2024.11.13
Demo architecture for building interactable agent keeping our waifu personality. (Maybe? it can be changed.)
- Waifu: Waifu LLM or LMM and TTS.
- Text Response Model: maybe spow12/ChatWaifu_2.0_vision or spow12/ChatWaifu_12B_v2.0..?
- TTS: Style-Bert-VIT2, I will use spow12/visual_novel_tts
- Planner: Powerful LLM can call tools and generate plan for solving task. Idealy ChatGPT or Claude... But, let's start from opensource.
- Model: (Undecided)
- Interactor: Interact and action using GUI.

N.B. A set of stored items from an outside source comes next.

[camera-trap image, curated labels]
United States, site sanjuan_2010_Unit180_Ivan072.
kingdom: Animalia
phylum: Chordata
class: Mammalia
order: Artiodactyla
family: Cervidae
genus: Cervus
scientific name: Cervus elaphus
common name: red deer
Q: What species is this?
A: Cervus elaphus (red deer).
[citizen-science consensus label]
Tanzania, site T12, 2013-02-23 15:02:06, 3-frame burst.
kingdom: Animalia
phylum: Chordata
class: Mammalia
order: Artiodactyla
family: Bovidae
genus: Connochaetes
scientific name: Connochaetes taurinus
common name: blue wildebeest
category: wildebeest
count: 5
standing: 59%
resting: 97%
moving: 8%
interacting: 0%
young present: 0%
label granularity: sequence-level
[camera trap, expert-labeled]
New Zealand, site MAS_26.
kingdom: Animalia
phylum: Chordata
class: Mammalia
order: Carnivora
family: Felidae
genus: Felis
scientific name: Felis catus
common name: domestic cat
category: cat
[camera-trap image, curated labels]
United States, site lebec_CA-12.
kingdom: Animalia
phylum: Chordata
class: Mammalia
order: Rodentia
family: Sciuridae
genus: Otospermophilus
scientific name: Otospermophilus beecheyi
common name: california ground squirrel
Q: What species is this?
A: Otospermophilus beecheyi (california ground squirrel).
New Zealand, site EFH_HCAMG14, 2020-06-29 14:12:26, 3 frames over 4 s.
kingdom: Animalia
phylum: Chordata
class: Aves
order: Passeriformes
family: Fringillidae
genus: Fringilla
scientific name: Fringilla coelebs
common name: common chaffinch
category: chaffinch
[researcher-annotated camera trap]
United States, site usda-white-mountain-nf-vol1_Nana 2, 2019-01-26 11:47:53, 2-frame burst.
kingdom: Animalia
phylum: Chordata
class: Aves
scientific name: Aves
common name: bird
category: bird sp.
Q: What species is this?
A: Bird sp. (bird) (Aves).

- Model: OS-Copilot/OS-Atlas-Base-7B
Let's start from here.
2024.12.10
Planner: requried tools:
- Waifu LLM: generate our waifu response
- TTS: generate our waifu response
- General Tools for solving task like web_search, visit web, coding, Vision modality, etc... These tools can be implement managed agents.
TTS: Fish Speech 1.5 could be an option for more flexible TTS generation across multiple languages... Let's wait for the author to implement fine-tuning.
Let's start from ReactCodeAgent. It is slow to execute but good for starting point.
I think parallel tool calling required for accelerating generation speed.
Maybe i have to modify system prompt for more optimization..
2024.12.23
This architecture looks great for agent system can solving general task and keep our waifu persona
Let's implement this system for starting point.
In my personal experience, ChatWaifu_72B_v2.2 is good to go for agent system. i will use that.